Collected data
__________
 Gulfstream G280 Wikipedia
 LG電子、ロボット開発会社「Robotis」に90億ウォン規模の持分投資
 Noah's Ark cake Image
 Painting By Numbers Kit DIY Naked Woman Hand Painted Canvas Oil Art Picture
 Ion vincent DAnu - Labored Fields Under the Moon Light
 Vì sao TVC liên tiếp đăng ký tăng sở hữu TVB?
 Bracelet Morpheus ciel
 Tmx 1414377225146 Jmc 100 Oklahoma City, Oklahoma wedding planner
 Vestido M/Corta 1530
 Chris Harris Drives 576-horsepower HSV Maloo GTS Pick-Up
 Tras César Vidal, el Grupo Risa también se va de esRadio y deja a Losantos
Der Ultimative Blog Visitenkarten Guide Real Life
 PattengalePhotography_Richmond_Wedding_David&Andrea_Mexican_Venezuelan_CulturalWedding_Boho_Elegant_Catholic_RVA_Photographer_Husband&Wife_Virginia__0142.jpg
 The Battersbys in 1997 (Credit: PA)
__________
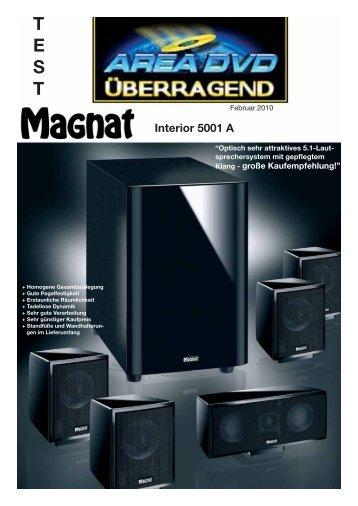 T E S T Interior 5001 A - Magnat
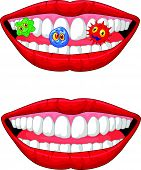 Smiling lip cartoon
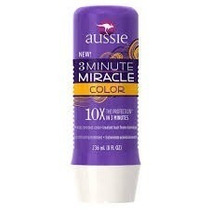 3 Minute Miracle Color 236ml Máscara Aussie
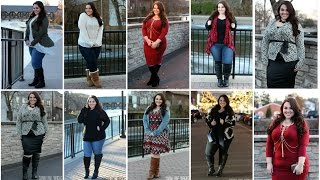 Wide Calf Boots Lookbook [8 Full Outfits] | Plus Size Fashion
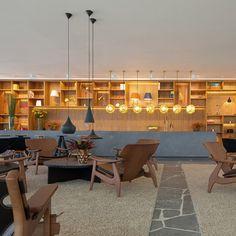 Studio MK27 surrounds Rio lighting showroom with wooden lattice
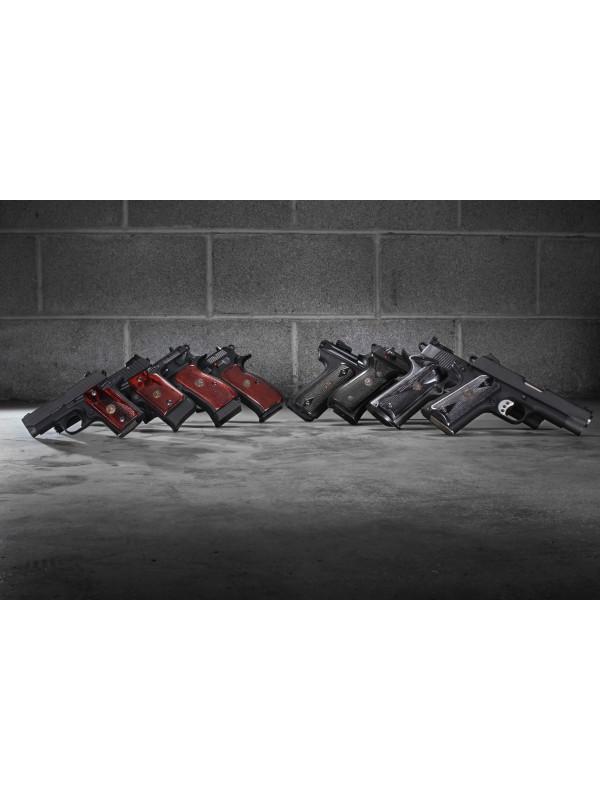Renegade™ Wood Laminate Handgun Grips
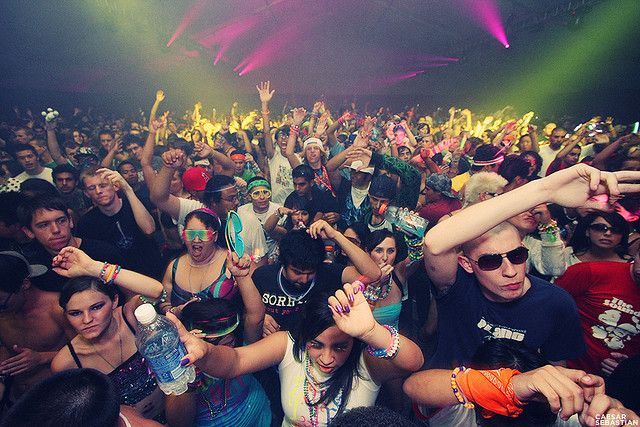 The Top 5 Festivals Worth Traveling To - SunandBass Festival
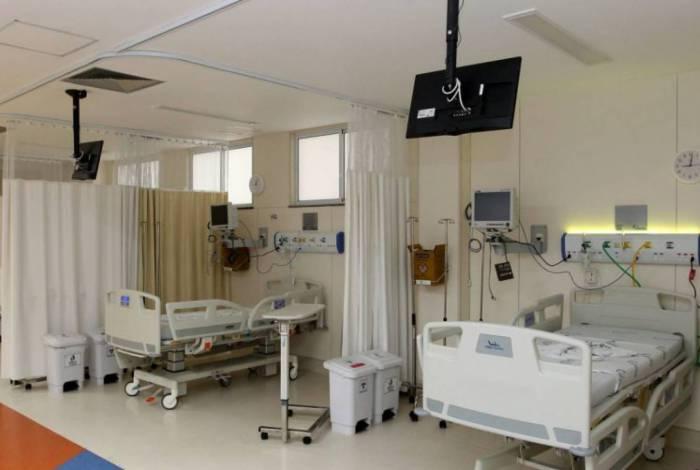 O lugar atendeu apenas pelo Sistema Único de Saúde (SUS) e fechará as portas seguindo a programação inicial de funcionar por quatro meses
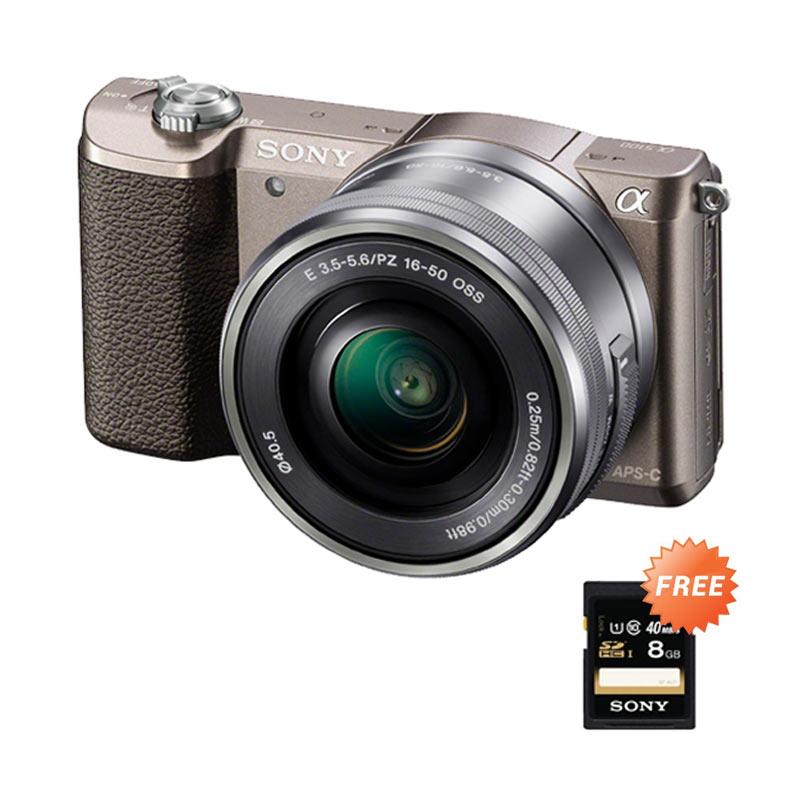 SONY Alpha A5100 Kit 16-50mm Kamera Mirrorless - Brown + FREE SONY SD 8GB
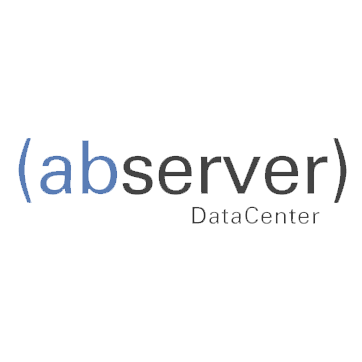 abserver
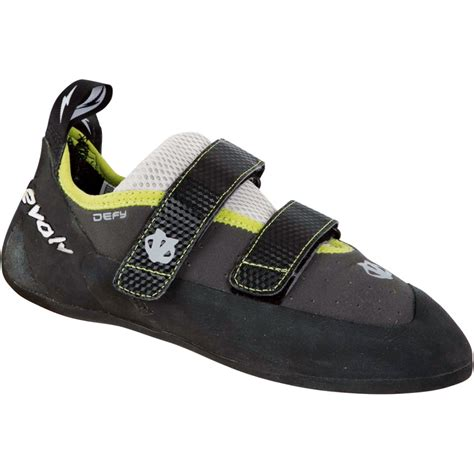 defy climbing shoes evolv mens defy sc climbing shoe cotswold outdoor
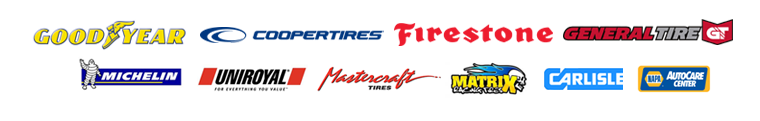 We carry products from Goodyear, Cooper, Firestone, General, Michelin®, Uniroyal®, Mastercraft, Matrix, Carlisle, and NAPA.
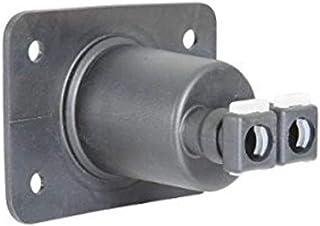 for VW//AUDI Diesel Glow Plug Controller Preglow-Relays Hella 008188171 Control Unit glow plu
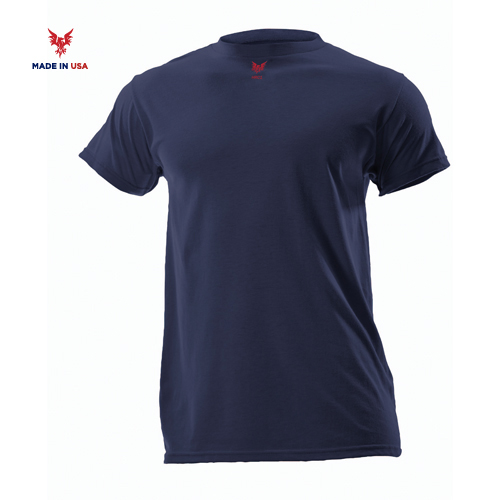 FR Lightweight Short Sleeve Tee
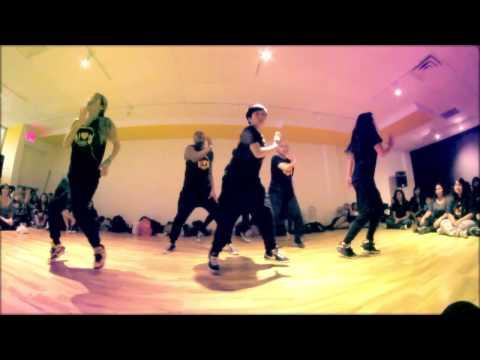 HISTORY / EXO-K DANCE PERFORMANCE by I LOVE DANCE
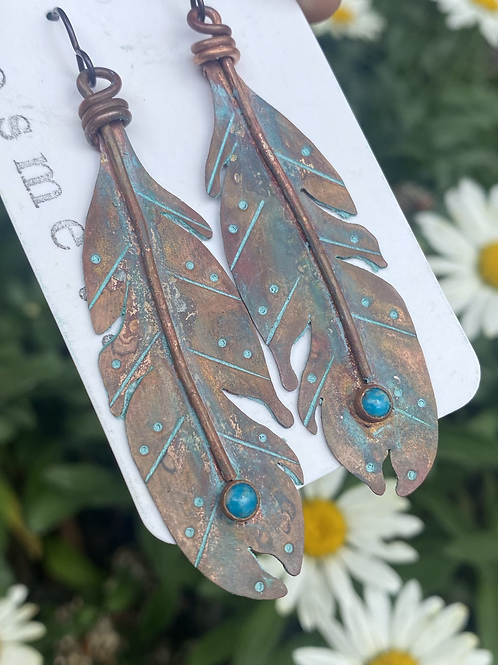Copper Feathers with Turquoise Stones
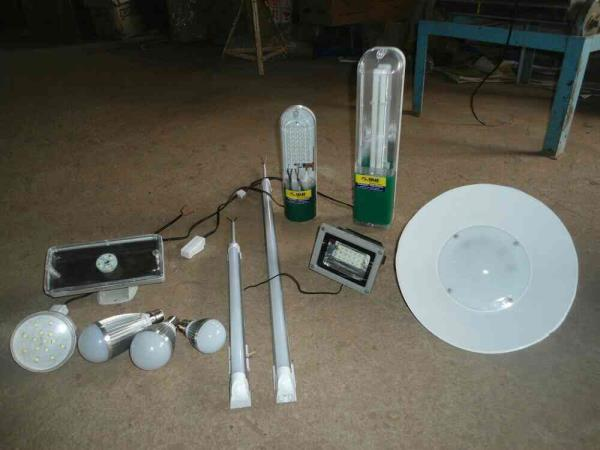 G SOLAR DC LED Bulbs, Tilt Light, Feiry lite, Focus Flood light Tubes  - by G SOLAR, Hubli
__________
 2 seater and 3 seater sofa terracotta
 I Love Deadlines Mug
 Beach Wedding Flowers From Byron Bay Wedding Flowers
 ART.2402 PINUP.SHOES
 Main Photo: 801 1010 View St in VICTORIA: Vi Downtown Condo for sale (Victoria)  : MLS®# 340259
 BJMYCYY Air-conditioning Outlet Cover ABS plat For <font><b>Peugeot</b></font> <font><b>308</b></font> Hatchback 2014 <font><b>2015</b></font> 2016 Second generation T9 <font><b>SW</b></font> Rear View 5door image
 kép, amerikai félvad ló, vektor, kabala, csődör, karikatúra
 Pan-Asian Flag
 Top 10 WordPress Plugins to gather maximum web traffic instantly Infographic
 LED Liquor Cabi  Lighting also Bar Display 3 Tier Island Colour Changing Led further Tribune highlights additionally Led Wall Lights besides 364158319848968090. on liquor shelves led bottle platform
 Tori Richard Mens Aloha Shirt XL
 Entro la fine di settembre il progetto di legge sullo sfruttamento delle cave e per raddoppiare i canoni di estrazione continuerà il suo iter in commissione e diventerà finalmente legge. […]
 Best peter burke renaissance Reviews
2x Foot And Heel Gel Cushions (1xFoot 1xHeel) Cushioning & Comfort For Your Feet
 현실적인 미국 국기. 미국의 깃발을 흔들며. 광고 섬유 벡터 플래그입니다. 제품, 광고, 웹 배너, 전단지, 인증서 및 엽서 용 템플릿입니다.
__________
Give again exactly, and only, the lines above starting at the one with "BJMYCYY Air-conditioning Outlet" and ending at the one with "Best peter burke renaissance Reviews".

 BJMYCYY Air-conditioning Outlet Cover ABS plat For <font><b>Peugeot</b></font> <font><b>308</b></font> Hatchback 2014 <font><b>2015</b></font> 2016 Second generation T9 <font><b>SW</b></font> Rear View 5door image
 kép, amerikai félvad ló, vektor, kabala, csődör, karikatúra
 Pan-Asian Flag
 Top 10 WordPress Plugins to gather maximum web traffic instantly Infographic
 LED Liquor Cabi  Lighting also Bar Display 3 Tier Island Colour Changing Led further Tribune highlights additionally Led Wall Lights besides 364158319848968090. on liquor shelves led bottle platform
 Tori Richard Mens Aloha Shirt XL
 Entro la fine di settembre il progetto di legge sullo sfruttamento delle cave e per raddoppiare i canoni di estrazione continuerà il suo iter in commissione e diventerà finalmente legge. […]
 Best peter burke renaissance Reviews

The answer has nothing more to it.